Темно. В метели не видно было огней даже ближних деревень, да и столбы, что бежали вдоль дороги, в темноте едва различались мутными очертаниями. Видны были передок возка, крупы коней в мерном покачивании да хвосты, которые развевались от бега и ветра. Апейка чувствовал, что ноги мерзнут, засовывал их в сено, укрывал от ветра и снега лицо воротником. Как сквозь дрему, отмечал легкий бег с посвистом по санной колее, тяжелый скрип по голым прогалинам, неторопливое, мягкое движение в сугробах. Он дремал, дремота была такая, что видения сна, явь, бред, мысли мешались, путались так, что и не разобраться, что к чему. Он почти не спал несколько ночей, и, как только выбрались из села, сразу от непомерной усталости будто навалился на него сон. Но студеный ветер вскоре, хоть и не совсем, разогнал его. Апейка то дремал, то открывал глаза и видел поле, унылый кустарник, столбы, то снова закрывал глаза и чувствовал одно — снег, посвист ветра, под который рвано, сумбурно набегали мысли. В этой дремоте душе было то неспокойно, то хлопотно, то радостно. Несколько раз захолодевшими, непослушными пальцами доставал большие карманные часы, подносил их к самым глазам, вглядывался: не запоздал ли? Он выехал поздновато — нельзя было раньше, да и надеялся, что дорога будет полегче, — а эта метель основательно задержала, и он боялся, что не управится. В темноте цифры на часах почти не различались, он скорее догадывался, чем видел, который час. Посматривал на часы иной раз и оттого, что сидеть неподвижно становилось муторно, томил какой-то смутный, неопределенный, как и эта мгла вокруг, непокой.

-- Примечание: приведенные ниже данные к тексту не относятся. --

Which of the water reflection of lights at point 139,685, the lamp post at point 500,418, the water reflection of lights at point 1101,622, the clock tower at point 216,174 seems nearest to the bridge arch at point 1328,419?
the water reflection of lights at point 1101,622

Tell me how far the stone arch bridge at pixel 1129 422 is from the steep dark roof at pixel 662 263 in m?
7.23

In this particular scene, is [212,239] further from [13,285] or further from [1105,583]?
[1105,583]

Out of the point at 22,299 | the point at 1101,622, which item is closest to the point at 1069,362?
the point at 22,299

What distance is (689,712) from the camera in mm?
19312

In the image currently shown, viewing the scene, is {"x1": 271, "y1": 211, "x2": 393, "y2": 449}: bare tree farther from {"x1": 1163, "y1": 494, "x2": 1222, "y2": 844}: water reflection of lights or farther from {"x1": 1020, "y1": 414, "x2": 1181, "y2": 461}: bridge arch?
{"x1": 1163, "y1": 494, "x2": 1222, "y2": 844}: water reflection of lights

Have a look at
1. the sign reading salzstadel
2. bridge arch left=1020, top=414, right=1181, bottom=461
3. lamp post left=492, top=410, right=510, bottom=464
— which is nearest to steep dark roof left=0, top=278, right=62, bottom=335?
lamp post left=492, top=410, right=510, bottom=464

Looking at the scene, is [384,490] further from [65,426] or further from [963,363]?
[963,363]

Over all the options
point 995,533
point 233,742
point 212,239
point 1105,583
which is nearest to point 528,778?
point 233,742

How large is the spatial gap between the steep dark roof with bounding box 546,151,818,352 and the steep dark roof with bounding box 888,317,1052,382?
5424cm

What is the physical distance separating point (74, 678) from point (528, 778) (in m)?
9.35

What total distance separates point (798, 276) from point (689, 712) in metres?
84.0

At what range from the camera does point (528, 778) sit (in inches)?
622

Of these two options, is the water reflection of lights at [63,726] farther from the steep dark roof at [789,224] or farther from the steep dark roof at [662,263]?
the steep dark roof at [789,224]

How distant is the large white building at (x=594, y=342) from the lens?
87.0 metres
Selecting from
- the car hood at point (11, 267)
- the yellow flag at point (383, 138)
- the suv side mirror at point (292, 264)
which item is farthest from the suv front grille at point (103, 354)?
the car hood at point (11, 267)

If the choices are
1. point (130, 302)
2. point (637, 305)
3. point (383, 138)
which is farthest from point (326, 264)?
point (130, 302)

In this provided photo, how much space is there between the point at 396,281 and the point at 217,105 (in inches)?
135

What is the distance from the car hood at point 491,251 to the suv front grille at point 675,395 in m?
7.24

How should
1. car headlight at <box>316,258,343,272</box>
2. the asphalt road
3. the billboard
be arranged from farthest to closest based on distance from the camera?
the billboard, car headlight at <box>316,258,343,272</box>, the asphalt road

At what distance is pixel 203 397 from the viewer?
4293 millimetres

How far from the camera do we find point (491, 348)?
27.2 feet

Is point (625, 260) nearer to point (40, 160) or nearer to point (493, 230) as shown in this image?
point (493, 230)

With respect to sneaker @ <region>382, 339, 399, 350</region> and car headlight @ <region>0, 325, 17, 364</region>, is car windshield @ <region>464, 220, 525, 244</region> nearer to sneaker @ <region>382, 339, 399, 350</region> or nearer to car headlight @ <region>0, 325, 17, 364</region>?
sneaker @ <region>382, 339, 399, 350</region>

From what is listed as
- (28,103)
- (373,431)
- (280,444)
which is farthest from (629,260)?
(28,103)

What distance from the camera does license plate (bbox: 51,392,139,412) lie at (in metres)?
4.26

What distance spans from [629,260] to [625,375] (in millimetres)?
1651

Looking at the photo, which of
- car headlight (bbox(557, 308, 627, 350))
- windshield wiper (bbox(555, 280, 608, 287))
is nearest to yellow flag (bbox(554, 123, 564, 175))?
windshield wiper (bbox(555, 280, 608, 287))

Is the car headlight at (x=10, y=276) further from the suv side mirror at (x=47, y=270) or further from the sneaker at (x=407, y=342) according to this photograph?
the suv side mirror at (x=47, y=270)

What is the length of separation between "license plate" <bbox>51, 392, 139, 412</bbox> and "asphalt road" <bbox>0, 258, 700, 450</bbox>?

В голову лезло всякое, слышались голоса этих пяти неспокойных, почти бессонных суток, почти беспрерывных собраний, разговоров, убеждений, споров. В дремоте ему вдруг ясно виделось какое-нибудь лицо, врывался чей-то голос, и он отвечал на какие-то вопросы, на которые тогда не находил ответа. Как всегда, в эти минуты, волнующие, горячие, приходили вдруг очень убедительные доводы, меткие ответы, которых он не находил тогда. И в дремоте его томило ощущение незавершенности тех разговоров-споров, стремление одолеть, доказать, убедить в своей тяжелой, по их понятиям, правде. И он шел, пробивался, доказывал, мысленно еще как бы продолжая то, чем жил все дни и ночи. Он мог бы быть доволен, не зря ночи не спал, в голове гудело, охрип: за пятеро суток еще около пятидесяти человек стали колхозниками, а точнее, сорок семь. Но почти всегда трезвая ясность заволакивала тучами радость: то, что он сделал, — капля в море. Почти ничего не изменила. Район намного отставал от плана коллективизации, который дан ему. И Апейка хорошо понимал, что никакого чуда не произойдет. Не будет его. Значит, району и дальше придется отставать, со всеми неприятными последствиями для его руководителей.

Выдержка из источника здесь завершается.